Can I get an EU VAT Invoice?
the VAT number is First off, be sure to enter in the appropriate field during the payment process..
First off, be sure to enter the VAT number in the appropriate field during the payment process.
us is Then contact for an EU VAT Invoice..
Then contact us for an EU VAT Invoice.
us is Please tell the receipt number for which you need the invoice..
Please tell us the receipt number for which you need the invoice.
I is May share my login details with my colleagues?.
May I share my login details with my colleagues?
The terms of usage is are for a single license..
The terms of usage are for a single license.
Teachable tracks is your progress through the curriculum, so you won’t know how much you have watched..
Teachable tracks your progress through the curriculum, so you won’t know how much you have watched.
We is offer a 30% discount on 50 licenses or more by one company..
We offer a 30% discount on 50 licenses or more by one company.
us is Please contact for bulk licensing.May we use the course for running in-house courses?.
Please contact us for bulk licensing.May we use the course for running in-house courses?
You is may, as long as each of the students in the class has a valid license for that course..
You may, as long as each of the students in the class has a valid license for that course.
companies is For example, a lot of run lunch time Design Patterns study groups using our material..
For example, a lot of companies run lunch time Design Patterns study groups using our material.
an effective way is This is to learn..
This is an effective way to learn.
us is Please contact for bulk licensing..
Please contact us for bulk licensing.
I is What if am unhappy with the course?.
What if I am unhappy with the course?
We is would never want you to be unhappy!.
We would never want you to be unhappy!
you is If are unsatisfied with your purchase, contact us in the first 30 days and we will give you a full refund and deregister you from the course..
If you are unsatisfied with your purchase, contact us in the first 30 days and we will give you a full refund and deregister you from the course.
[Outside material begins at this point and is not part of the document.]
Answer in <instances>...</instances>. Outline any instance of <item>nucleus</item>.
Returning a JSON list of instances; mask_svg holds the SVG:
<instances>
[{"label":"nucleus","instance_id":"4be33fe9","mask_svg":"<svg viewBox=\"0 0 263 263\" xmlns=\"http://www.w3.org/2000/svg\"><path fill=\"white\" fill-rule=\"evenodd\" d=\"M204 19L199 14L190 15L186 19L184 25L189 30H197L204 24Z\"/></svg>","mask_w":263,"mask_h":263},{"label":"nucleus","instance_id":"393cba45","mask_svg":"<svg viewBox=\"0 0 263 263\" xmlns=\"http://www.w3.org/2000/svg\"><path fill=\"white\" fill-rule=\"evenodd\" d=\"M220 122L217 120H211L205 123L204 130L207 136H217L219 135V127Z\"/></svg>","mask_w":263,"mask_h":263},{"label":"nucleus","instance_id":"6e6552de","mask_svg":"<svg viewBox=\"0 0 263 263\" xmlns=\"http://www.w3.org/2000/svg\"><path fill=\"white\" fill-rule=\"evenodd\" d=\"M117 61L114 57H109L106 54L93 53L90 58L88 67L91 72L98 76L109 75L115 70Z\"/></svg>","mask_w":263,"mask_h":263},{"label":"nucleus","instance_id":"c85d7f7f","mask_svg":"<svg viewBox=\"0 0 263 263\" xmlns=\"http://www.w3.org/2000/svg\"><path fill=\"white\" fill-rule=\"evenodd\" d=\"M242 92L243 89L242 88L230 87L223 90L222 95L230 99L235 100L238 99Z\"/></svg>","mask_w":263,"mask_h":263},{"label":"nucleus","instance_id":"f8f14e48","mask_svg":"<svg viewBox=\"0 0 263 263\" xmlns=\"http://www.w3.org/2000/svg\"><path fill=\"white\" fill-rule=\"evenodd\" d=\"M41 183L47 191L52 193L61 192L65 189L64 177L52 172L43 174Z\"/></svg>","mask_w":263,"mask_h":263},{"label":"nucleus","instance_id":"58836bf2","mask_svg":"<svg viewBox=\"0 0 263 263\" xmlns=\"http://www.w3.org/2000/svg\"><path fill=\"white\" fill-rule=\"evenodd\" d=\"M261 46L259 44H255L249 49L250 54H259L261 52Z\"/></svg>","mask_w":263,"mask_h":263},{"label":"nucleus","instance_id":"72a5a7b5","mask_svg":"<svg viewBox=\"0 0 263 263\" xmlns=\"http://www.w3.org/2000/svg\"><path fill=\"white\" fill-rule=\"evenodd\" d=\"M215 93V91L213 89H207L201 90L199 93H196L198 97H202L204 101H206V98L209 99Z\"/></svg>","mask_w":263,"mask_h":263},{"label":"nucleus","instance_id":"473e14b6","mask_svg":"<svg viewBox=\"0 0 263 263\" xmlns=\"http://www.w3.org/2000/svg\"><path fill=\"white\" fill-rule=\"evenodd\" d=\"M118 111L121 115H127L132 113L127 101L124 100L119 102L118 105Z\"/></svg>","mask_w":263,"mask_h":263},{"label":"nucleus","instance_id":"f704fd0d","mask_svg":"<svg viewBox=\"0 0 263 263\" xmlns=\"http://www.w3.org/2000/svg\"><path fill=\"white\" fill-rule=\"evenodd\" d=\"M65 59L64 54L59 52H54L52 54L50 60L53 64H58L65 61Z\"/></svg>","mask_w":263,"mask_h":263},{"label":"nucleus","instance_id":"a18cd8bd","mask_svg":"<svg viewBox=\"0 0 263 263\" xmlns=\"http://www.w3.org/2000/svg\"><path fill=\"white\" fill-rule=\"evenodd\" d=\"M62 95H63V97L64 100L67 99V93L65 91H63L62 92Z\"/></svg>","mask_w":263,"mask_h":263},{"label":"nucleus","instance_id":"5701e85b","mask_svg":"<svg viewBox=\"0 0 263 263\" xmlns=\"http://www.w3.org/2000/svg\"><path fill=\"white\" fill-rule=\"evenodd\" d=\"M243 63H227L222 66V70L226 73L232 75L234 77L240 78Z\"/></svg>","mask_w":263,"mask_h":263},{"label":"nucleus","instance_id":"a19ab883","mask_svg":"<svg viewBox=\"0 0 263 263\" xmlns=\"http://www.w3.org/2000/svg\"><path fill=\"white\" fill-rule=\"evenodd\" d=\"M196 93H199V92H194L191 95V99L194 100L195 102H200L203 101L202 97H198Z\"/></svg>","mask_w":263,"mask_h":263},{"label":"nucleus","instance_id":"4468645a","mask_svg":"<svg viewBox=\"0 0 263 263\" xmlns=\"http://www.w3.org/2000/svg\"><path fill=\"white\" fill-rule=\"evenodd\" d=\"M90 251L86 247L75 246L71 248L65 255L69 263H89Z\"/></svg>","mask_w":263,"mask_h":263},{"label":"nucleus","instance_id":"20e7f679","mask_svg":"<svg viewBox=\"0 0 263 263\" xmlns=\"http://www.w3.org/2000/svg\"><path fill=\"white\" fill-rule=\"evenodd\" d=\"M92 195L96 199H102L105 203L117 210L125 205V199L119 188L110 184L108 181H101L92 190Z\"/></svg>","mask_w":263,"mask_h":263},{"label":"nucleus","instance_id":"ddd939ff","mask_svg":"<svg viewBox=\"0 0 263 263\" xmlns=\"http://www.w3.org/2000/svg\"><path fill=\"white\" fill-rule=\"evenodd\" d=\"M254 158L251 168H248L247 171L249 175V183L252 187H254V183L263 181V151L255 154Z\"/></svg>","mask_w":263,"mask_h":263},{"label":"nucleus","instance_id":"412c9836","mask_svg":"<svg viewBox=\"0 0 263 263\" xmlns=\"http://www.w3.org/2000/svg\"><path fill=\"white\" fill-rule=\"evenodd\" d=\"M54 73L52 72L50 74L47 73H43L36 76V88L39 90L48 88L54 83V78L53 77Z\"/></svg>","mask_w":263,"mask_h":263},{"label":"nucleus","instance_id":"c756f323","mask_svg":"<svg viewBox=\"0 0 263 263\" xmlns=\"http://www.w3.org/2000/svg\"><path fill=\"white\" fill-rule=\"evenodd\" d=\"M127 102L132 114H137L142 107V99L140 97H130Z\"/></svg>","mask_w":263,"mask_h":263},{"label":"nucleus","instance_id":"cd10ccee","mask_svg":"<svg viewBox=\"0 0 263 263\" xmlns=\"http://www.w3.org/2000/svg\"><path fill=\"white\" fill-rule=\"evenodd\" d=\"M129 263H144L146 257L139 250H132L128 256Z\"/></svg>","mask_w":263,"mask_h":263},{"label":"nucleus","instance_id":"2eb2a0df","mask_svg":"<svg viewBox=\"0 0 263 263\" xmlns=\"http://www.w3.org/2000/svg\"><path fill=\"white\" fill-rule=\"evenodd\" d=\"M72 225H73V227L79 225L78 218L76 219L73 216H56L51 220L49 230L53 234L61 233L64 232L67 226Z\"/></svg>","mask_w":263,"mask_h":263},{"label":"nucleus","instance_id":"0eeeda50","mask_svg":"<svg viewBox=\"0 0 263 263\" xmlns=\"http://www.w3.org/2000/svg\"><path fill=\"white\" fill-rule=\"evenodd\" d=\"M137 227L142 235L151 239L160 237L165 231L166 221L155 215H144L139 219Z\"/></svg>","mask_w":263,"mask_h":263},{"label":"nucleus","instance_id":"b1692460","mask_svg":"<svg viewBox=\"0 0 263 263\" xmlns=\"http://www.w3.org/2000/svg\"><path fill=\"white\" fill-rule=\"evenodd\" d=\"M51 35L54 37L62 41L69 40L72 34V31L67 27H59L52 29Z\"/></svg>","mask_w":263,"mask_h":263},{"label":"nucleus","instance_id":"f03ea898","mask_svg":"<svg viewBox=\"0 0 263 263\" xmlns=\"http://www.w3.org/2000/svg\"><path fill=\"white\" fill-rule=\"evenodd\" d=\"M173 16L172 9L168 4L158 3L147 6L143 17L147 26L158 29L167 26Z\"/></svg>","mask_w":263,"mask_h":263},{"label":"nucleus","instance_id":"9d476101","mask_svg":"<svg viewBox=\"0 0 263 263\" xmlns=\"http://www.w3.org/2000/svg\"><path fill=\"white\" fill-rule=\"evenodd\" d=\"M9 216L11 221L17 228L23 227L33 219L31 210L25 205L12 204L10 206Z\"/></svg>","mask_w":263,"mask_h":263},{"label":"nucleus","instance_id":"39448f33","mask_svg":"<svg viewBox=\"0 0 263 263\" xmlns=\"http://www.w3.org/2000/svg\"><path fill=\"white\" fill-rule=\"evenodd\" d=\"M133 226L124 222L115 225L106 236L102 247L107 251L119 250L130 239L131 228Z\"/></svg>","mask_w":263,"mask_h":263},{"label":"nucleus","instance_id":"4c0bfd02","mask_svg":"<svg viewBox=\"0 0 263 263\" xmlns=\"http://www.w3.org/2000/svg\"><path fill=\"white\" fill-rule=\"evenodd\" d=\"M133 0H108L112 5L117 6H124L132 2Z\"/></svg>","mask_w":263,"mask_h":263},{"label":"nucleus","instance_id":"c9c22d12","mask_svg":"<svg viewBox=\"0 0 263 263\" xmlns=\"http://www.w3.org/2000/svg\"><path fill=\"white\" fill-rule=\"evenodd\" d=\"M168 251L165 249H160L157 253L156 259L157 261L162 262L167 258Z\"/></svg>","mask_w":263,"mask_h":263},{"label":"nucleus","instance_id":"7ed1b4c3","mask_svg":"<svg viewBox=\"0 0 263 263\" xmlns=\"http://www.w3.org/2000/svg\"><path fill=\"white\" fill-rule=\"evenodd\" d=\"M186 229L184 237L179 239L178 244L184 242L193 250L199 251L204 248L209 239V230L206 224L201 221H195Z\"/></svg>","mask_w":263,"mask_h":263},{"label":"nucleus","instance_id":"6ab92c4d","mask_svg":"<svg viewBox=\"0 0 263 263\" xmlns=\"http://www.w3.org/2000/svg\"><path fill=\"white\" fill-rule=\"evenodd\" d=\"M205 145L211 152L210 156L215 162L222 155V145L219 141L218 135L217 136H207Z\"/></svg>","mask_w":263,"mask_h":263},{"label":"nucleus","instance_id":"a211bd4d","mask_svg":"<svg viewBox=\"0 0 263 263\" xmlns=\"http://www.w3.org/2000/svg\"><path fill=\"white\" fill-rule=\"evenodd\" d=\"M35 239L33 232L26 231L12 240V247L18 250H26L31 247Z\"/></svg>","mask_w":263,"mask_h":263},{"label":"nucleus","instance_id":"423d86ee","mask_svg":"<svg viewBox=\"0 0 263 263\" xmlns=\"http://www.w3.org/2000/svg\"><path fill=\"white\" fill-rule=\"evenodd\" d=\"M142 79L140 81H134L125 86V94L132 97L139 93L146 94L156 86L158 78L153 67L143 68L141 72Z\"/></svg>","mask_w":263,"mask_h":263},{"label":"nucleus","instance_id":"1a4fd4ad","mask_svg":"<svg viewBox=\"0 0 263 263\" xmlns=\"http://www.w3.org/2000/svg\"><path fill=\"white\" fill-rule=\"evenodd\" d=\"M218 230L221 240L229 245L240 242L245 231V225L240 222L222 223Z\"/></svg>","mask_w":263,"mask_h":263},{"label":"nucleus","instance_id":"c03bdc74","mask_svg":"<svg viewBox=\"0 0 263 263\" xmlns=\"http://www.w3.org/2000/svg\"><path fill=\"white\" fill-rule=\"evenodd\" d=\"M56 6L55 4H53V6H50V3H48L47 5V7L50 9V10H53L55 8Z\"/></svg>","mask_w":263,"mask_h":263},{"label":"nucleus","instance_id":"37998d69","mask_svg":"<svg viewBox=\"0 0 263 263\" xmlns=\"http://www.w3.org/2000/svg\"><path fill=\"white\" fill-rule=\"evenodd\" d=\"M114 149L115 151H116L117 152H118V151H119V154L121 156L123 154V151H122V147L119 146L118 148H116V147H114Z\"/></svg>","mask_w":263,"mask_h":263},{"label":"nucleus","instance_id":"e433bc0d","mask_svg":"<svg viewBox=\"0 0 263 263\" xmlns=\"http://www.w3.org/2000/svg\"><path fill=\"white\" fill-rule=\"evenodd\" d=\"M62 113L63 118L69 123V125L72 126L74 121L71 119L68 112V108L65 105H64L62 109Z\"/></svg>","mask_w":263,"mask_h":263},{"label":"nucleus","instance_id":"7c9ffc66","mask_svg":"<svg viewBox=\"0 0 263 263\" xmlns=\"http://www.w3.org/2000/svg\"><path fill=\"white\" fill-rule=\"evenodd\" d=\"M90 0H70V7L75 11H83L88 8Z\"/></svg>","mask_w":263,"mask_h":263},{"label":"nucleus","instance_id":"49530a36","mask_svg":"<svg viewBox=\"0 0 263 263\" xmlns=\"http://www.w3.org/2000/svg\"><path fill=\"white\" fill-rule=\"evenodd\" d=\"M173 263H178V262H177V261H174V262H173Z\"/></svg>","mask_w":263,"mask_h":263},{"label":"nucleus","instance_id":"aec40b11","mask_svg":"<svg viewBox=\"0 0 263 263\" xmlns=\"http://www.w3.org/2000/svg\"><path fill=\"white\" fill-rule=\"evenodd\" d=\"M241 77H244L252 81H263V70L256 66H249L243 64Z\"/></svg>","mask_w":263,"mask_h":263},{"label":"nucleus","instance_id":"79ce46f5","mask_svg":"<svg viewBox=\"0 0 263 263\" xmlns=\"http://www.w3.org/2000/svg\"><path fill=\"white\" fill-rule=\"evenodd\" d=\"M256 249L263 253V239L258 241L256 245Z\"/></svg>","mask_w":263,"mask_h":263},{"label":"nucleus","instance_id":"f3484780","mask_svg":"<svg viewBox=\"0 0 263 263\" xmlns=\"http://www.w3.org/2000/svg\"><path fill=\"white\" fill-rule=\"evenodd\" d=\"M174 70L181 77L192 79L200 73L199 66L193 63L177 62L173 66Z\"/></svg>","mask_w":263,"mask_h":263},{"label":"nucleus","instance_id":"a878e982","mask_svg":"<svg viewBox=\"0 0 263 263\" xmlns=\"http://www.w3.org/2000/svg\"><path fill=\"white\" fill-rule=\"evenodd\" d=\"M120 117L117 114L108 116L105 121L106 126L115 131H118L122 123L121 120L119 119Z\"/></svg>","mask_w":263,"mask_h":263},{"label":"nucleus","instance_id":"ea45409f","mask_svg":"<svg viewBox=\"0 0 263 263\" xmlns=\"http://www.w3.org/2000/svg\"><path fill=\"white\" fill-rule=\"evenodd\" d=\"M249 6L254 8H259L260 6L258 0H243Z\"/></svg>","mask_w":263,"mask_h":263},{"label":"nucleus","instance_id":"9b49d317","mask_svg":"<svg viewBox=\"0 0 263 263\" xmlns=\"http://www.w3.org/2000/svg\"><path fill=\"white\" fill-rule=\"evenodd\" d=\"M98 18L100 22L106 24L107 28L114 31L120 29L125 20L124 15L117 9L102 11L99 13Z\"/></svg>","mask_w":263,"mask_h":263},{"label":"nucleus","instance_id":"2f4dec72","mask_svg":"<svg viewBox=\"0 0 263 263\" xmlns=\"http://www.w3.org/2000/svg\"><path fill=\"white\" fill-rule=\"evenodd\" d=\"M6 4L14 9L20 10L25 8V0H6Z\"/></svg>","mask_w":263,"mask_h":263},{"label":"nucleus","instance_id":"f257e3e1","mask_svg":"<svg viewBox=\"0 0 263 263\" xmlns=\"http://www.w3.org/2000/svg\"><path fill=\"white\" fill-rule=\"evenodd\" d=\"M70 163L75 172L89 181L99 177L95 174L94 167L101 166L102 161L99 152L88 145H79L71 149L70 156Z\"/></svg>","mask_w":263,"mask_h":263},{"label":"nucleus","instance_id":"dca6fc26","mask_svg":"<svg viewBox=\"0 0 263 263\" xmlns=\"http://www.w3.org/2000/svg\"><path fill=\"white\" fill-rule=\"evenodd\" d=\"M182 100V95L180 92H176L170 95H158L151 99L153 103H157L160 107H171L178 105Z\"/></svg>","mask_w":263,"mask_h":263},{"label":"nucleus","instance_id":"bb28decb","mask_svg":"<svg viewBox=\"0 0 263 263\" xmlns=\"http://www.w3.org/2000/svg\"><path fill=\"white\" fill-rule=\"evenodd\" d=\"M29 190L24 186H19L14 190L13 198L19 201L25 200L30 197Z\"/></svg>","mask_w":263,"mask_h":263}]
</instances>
the course and finish? is When does.
When does the course and finish?
The course s is now and never ends!.
The course s now and never ends!
It is is a completely self-paced online course – you decide when you and when you finish..
It is a completely self-paced online course – you decide when you and when you finish.
We is do recommend putting time aside and setting goals to complete the course..
We do recommend putting time aside and setting goals to complete the course.
I is Can watch the course offline during my commute?.
Can I watch the course offline during my commute?
an iOS app is Teachable have that lets you watch offline..
Teachable have an iOS app that lets you watch offline.